Görev Metni 1 -
Davutoğlu sonrasına dair yazıyı iki cümleyle özetleyiniz.
Görev Metni 2 -
Davutoğlu sonrasına dair yazıya göre aşağıdaki soruları yanıtlayınız:
(a) Kongre kaç maddelik olacak ve bu madde nedir?
(b) Davutoğlu kongre gününe kadar hangi görevleri sürdürecek?
(c) Adı geçenler arasında "olabilir" denilen damat kimdir?
Görev Metni 3 -
Davutoğlu sonrasına dair yazıyı, son cümlesinin ardından sürdürünüz.
===== Metin Bloğu
DAVUTOĞLU SONRASI?
Şu an için herkesin kafasında, cevap aranan bir soru var…
O da şu… AK Parti Genel Başkanı… Pek tabi ki
"Başbakan" koltuğuna kim oturacak?
Aslında, cevap basit ve nettir..
Çünkü Cumhurbaşkanı Erdoğan "kimi işaret"
ederse O olacak…
Ki "kafasında" netleştirdiği isim var…
Her ne kadar, bir çok "isim"
zikrediliyorsa.. 3 B'li diyen var ise
de..
Hatta damat Albayrak da "olabilir" diyenler
çıkıyorsa da..
Özü itibariyle Beştepe "son sözü söyleyen" kişi
olacağı için..
Kimi söylerse… Kimi işaret ederse O AK Parti Genel
Başkanı ve Başbakan olacak?
***
Peki.. 22 Mayıs'a kadar zaman bu minvalde nasıl
işleyecek?..
Kongre tek maddelik olacak... Genel Başkan değişikliği..
Bu takvime kadar da, Davutoğlu görevini sürdürecek..
Hem Genel Başkanlık.. Hem de Başbakanlık görevini..
Kongre günü gelince de "istifa" edecek..
Ki kendi ifadesiyle "Aday olmayacağına" göre,
düz milletvekili olarak "siyasete" devam edecek..
Ama çok da, "gözler önünde" olacağı
beklenilmesin..
==========
===== Kayıt Alıntıları
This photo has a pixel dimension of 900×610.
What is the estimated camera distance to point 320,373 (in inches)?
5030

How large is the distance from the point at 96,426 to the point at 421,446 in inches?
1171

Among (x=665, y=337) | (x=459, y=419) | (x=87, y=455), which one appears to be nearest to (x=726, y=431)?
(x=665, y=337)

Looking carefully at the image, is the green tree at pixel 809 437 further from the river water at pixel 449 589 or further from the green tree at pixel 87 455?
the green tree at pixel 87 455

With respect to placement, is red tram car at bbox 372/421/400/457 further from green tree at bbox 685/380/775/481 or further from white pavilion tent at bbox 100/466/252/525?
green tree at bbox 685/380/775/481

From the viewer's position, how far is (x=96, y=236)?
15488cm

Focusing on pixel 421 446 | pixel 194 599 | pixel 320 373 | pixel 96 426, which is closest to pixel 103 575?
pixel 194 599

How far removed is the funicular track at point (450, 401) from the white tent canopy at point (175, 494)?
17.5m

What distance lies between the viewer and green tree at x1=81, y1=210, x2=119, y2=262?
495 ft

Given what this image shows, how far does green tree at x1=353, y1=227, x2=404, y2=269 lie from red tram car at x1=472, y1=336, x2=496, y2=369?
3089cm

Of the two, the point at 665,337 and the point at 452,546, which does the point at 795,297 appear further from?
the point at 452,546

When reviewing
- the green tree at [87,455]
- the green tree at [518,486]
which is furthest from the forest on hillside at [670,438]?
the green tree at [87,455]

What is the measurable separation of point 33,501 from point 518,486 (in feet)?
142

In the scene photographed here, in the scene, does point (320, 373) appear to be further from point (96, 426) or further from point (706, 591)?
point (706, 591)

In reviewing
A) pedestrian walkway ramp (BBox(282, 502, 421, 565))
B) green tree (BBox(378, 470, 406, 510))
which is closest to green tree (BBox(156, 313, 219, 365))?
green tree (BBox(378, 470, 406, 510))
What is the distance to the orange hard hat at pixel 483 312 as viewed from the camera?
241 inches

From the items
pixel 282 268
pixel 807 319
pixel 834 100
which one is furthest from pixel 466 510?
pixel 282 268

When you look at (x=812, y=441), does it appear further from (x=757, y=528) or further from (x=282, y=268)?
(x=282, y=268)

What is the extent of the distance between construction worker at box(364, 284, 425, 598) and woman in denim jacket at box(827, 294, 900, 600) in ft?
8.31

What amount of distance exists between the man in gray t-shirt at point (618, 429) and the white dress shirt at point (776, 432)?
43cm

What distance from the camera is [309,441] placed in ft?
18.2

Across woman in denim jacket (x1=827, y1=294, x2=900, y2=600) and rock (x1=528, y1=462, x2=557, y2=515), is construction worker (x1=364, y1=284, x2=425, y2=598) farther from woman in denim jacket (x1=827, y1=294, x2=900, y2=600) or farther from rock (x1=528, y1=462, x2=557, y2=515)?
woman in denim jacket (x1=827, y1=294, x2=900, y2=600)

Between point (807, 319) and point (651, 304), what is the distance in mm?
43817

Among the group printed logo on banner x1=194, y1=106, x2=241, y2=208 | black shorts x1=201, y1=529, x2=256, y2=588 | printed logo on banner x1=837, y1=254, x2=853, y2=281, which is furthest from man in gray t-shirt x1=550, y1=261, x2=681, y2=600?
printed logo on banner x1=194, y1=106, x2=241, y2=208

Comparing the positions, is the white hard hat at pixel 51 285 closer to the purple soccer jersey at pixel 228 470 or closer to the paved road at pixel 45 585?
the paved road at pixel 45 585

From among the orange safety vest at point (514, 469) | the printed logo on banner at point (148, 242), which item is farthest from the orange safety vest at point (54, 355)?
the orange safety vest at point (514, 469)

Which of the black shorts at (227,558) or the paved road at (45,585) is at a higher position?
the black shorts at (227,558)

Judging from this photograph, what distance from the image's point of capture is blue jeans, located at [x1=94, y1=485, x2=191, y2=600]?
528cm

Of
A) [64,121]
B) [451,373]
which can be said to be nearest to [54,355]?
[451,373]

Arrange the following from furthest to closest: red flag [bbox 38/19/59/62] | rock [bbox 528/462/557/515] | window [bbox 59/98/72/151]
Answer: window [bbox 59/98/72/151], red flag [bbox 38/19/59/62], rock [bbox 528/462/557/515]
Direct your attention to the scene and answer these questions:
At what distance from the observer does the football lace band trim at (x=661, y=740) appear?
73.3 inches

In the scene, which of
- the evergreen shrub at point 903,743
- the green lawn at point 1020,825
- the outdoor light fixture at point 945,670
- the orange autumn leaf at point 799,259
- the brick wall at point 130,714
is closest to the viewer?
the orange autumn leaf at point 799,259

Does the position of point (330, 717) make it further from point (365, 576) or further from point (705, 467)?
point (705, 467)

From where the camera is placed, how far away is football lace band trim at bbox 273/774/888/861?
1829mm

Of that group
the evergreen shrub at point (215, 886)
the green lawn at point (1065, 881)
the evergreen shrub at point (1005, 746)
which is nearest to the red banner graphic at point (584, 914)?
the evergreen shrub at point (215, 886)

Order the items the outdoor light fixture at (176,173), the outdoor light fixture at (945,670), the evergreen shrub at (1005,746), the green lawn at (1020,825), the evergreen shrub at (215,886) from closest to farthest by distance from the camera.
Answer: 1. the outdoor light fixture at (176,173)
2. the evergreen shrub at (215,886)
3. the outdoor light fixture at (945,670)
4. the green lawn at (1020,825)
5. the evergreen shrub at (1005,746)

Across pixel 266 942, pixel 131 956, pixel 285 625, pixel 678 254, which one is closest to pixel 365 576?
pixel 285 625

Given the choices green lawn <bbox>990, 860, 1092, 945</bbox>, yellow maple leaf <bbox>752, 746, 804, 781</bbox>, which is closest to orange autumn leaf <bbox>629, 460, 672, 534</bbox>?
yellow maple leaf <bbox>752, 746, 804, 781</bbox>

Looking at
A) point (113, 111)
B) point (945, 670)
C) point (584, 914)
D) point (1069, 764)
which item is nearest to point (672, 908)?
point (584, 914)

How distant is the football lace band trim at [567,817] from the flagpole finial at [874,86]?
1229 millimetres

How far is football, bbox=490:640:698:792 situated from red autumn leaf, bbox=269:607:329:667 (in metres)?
==========
Nihai Yanıt 1 -
Yazıya göre birçok isim anılsa da son sözü Beştepe söyleyeceğinden, AK Parti Genel Başkanı ve Başbakan, Cumhurbaşkanı Erdoğan'ın işaret edeceği kişi olacaktır. Davutoğlu, tek maddelik kongreye kadar Genel Başkanlık ve Başbakanlık görevlerini sürdürecek, kongre günü istifa edecek ve aday olmayacağı için siyasete düz milletvekili olarak devam edecektir.

Nihai Yanıt 2 -
(a) Kongre tek maddelik olacak; bu madde Genel Başkan değişikliğidir.
(b) Genel Başkanlık ve Başbakanlık görevlerini sürdürecek.
(c) Albayrak.

Nihai Yanıt 3 -
Kendini "rölantiye" alacak…
***
Ki konuşmasının satır aralarında bunu ifade etti..
Özellikle.. Kendisi üzerinden.. Alınan "istifa"
kararı üzerinden..
Erdoğan'la.. Ve Partiyle alakalı "polemik
yaratıcı" olunmasına asla izin verilmeyecek..
Bu da, Erdoğan'la arasındaki "kapıyı"
kapatmamak demektir.
Davutoğlu uzun bir süre gözlerden ırak olacak..
Ekranlardan… Pek fazla, "siyasi" mülahazaların
içerisinde de olmayacak..
Hatta belki de, Ankara'da oturmamayı tercih edecek..
İstanbul'a taşınabilir..
Çünkü ileriye dönük "olabilecekleri" kestiren
biri..
***
22 aylık görev süresi.. Bu evrede yaptıklarını..
Vaatlerini.. Siyasi noktada atılması gereken
"adımlarla" alakalı..
Davutoğlu, "genel analizinde" şunu hissettirdi
diyebiliriz..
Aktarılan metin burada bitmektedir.